Transcribe, word for word, the part of the essay on unmaking one's mind below that lies between "As a recovering" and "destiny and privilege.", inclusive.

# READING PASSAGE
** BEGIN **
Unmaking My Mind
Today is Thursday August 21st. My life is quite good. Others are not as fortunate. At Starbucks, the space is safe, I can search for, investigate anything of my choosing on the internet without fear of being fined. This is not Russia, not here, and not now, not yet. I enjoy reasonable good health for a 76 year old diabetic.
Today perhaps I will plant another white pine tree in our yard. The garden is winding down as the summer growing season wanes. For the afternoon I consider becoming more familiar with the poetry of Walt Whitman. I am also curious to explore the eighteenth century English poet and artist William Blake.
As a recovering Christian fundamentalist, I gravitate toward those who help me to “unmake” my mind. Dogma makes-up-the-mind about many things. I’ve been on this journey for many years, and I know I am likely to keep to the path until my last day. It is my fate, or a more congenial term would be my destiny and privilege.
** END **
# EXTRACTED MATERIAL
** BEGIN **
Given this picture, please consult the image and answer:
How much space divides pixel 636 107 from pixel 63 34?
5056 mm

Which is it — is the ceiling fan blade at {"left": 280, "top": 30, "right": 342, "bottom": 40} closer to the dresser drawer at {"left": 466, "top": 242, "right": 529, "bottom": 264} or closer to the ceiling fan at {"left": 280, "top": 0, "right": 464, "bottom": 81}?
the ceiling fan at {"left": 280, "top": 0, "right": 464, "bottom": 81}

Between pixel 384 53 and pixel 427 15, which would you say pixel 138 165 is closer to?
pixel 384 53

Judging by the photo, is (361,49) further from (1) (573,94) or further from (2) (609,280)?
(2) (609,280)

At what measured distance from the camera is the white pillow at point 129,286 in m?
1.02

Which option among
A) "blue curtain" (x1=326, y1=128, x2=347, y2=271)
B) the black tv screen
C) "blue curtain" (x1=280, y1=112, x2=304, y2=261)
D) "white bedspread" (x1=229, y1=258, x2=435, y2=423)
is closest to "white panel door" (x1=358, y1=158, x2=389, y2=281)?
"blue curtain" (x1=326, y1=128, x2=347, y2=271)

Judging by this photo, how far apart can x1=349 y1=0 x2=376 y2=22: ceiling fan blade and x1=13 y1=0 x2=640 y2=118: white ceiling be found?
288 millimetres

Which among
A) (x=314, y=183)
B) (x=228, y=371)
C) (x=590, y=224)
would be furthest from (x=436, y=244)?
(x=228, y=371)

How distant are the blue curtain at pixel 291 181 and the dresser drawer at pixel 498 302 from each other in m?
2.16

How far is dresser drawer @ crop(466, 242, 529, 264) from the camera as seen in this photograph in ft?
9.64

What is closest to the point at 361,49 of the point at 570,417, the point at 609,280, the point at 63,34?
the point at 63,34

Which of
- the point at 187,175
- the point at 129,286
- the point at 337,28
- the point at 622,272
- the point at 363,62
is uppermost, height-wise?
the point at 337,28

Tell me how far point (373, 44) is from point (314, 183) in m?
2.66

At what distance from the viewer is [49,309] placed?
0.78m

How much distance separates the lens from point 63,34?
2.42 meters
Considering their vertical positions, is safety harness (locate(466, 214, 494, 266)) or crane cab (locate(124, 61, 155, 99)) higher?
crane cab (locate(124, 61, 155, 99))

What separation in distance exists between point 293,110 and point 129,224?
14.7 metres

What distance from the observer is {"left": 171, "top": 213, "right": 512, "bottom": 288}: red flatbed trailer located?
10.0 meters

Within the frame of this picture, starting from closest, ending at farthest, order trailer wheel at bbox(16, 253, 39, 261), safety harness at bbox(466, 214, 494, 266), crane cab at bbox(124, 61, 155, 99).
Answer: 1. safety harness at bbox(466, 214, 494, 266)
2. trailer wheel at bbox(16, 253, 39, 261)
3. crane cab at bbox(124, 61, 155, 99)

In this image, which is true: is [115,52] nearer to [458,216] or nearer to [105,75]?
** END **
# TASK SOLUTION
As a recovering Christian fundamentalist, I gravitate toward those who help me to “unmake” my mind. Dogma makes-up-the-mind about many things. I’ve been on this journey for many years, and I know I am likely to keep to the path until my last day. It is my fate, or a more congenial term would be my destiny and privilege.